** START OF Passage given **

[QUESTION] - Options trading for INCOME

I will share a repost from a few days ago. I believe I can (and have) earned more income by doing covered calls, that just a buy and hold on certain stocks. The stock MUST be stable. I have learned from GM and GE this can be a killer to my strategy.

Below is some copy and pastes:

Pekelo said:
If the writer has stocks too aka covered calls, it is not a loss for him, just a predetermined gain. Sure he is missing out on the stock's rally, but probably he is still happy with the profits.

Me

That is me for the last 20 years...

I have bought and sold (optioned away) ADM for the last 14+ years. 2006 the price was $41. Today it is at $39.43...Very boring you would think. In my two different Roth IRAs anything I earn is tax free. It has held it's dividend for about a gazillion years!! I do covered calls on this stock (my favorite hold). If it gets called away, I do not have to wait 31 days to buy again. Dividend is 3.73%...Not bad in this fed (free money) environment. Predetermined gain for the most part...Everybody eats!!

Illini Trader said:
I worked for ADM for 8 years and it is (at that time anyway) a very well run company and an excellent choice for your 14 year strategy. I am curious as to how you navigated the the decline from 46 on Feb 11th to 29 on March 23rd. This appears to be a covered call strategy nightmare scenario. I know over the long term you are fine but did you just bite the bullet and keep selling weekly calls to mitigate the capital decline in your base asset? Did you buy a OTM put to hedge the potential decline in ADM once it started down in force on Feb 25th?

Thanks for reminding me of good ole ADM. I am thinking of doing this strategy on ADM as an experiment myself. I might even do it in a Trading Journal to document how a "Covered Call -- Cash Secured Put" strategy works in real time over different market conditions. However, the high volatility right now is probably not the best time to start.[/QUOTE

Me

Much more basic than you might think. Very little thought process involved really. Buy when you believe it is low to value. If it is low and you know a dividend is coming soon, buy. Once a dividend is declared, many financial advisors push ADM to retirees and widow and orphan type people.

I was a contract worker for Hershey's years ago. They would work on their quarters. They would use duck tape and super glue to keep they plants running!! They had to make their numbers for that quarter (bonuses). Once the quarter ended, they did all the work. You knew there was deferred maintenance that would kill the next quarter...But the company was solid. You may have seen the same thing at ADM.

** END OF Passage given **
** START OF Information given **

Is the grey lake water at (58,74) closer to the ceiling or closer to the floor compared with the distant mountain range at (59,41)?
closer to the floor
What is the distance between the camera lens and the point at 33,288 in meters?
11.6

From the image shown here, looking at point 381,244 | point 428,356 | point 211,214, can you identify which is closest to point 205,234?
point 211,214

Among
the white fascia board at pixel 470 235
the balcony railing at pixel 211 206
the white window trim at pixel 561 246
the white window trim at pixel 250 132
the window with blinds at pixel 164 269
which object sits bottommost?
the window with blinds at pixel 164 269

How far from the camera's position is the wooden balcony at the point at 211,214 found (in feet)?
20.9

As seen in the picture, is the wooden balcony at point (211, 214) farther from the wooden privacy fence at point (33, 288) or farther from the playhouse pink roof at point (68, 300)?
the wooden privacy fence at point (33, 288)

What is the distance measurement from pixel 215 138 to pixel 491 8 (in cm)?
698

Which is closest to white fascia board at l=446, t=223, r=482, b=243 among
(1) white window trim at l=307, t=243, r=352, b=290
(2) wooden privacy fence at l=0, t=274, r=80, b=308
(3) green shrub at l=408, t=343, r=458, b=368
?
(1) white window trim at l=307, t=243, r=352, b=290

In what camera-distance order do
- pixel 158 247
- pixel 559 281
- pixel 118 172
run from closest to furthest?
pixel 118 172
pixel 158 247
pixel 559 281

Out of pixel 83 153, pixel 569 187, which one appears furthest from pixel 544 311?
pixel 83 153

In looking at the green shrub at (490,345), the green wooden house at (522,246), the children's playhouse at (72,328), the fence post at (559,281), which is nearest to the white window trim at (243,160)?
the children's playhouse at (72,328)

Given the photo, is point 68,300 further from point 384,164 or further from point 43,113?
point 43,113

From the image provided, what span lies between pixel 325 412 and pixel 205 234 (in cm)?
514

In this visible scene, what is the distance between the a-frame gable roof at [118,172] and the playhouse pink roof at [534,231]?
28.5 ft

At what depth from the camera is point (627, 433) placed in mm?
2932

** END OF Information given **

▶ Required tasks
1. Reproduce the section of the covered-call post that opens with the words containing "Much more basic" and closes with "orphan type people.".
2. Write what follows in the post on options trading for income, picking up right after its final sentence.

▶ Answers
1.
Much more basic than you might think. Very little thought process involved really. Buy when you believe it is low to value. If it is low and you know a dividend is coming soon, buy. Once a dividend is declared, many financial advisors push ADM to retirees and widow and orphan type people.

2.
So my simple answer is to do leaps...Up to a year and a half. If the stock is way too high to buy, I will wait till it drops a bit. Even put my price in 20 cents lower than the bid/ask...Waiting for a dip. It's not going anywhere. My wife and I have ADM in 5 different accounts...Two trust accounts and three Roth IRAs. When one gets called away we wait then buy on the dip. VERY BORING!!

I am NOT Warren Buffett...Berkshire Hathaway. But he bought up Sees Candy and GEICO Insurance...Then he bought a railroad. A RAILROAD!! Who saw that coming?? Why?? Because he saw value where others did not. I'm eyeing one company right now. When I pull the trigger, I will post (value company).

I will also say this strategy may not make as much as buying QQQ or the S & P 500 and reinvesting the dividends. Yeah, I get it. But I've made between 5-6% over the years (when money market funds were at 2 to 3% you would make money on the float of the covered call money...Compounding, small amounts).
Just me...

Just saw a few minutes ago...Like clockwork!! About 03.4% dividend...

https://finance.yahoo.com/news/adm-directors-declare-cash-dividend-163000231.html
 
Hey ET Community,

Noob here with a noob question.

Why do beginners or the general public think that options trading can provide you with INCOME? Just like trading any other instrument you P&L and risk are going to fluctuate just like with any other position. Why does everybody think there is something magical about options that can provide you with a stable income as opposed to any other type of trading?

Maybe I am missing something, am I thinking about this the right way?

Yes, you may receive an initial "credit" upfront, but the position can still move against you and you can still lose money just like you would see with any other type of trading... equities, futures, forex, etc.

I would appreciate some clarification or anybody that trades options to weigh in on this.

Thanks, guys!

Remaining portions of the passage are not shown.